*** Opening Given information ***
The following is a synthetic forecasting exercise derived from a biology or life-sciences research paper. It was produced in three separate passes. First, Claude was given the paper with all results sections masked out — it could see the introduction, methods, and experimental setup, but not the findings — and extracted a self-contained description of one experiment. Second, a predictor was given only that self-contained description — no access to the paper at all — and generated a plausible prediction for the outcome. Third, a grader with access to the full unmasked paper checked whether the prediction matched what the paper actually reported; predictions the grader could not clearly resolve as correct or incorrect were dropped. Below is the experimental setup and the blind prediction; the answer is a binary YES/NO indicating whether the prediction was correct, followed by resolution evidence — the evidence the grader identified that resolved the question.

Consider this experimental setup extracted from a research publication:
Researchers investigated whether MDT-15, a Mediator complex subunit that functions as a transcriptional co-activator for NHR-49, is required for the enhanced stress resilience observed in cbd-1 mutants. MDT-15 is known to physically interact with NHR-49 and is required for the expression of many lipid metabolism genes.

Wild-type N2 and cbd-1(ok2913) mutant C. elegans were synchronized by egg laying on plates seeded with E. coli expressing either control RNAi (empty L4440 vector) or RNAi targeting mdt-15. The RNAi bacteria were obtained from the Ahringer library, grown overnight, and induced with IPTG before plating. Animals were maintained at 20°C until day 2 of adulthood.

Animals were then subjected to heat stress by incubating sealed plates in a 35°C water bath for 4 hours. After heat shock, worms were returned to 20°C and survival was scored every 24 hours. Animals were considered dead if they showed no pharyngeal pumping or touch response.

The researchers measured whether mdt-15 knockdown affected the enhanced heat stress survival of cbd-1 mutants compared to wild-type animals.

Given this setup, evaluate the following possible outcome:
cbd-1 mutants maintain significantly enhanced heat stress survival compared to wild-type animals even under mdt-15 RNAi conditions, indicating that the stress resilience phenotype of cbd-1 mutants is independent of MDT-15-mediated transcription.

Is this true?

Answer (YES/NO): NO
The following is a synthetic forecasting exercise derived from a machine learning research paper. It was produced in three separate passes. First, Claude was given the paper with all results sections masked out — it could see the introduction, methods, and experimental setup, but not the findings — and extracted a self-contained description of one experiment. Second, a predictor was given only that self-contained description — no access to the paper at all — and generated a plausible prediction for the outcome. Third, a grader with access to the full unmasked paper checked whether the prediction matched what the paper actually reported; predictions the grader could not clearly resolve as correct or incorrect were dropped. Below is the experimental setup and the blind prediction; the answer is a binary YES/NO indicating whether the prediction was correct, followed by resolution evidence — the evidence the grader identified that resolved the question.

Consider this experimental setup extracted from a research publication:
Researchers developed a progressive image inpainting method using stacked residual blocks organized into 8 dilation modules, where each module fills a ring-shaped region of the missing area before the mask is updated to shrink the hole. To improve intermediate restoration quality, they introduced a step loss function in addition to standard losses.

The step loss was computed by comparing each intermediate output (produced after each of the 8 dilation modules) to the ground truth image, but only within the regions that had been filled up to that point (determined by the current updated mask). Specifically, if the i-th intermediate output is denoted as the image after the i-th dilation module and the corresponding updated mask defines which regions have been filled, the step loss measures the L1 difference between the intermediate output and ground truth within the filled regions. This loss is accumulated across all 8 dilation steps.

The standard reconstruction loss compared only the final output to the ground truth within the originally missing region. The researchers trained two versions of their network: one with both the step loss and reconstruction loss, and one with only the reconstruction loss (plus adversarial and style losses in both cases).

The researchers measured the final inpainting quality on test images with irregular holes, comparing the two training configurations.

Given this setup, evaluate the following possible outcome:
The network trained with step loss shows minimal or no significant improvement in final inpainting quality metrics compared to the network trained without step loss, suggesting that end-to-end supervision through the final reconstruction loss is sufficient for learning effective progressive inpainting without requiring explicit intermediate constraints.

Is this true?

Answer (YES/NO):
*** Closing Given information ***
Work request
The required output is a copy of each line in the records where the string "trained" occurs.

Exercise solution
The standard reconstruction loss compared only the final output to the ground truth within the originally missing region. The researchers trained two versions of their network: one with both the step loss and reconstruction loss, and one with only the reconstruction loss (plus adversarial and style losses in both cases).
The network trained with step loss shows minimal or no significant improvement in final inpainting quality metrics compared to the network trained without step loss, suggesting that end-to-end supervision through the final reconstruction loss is sufficient for learning effective progressive inpainting without requiring explicit intermediate constraints.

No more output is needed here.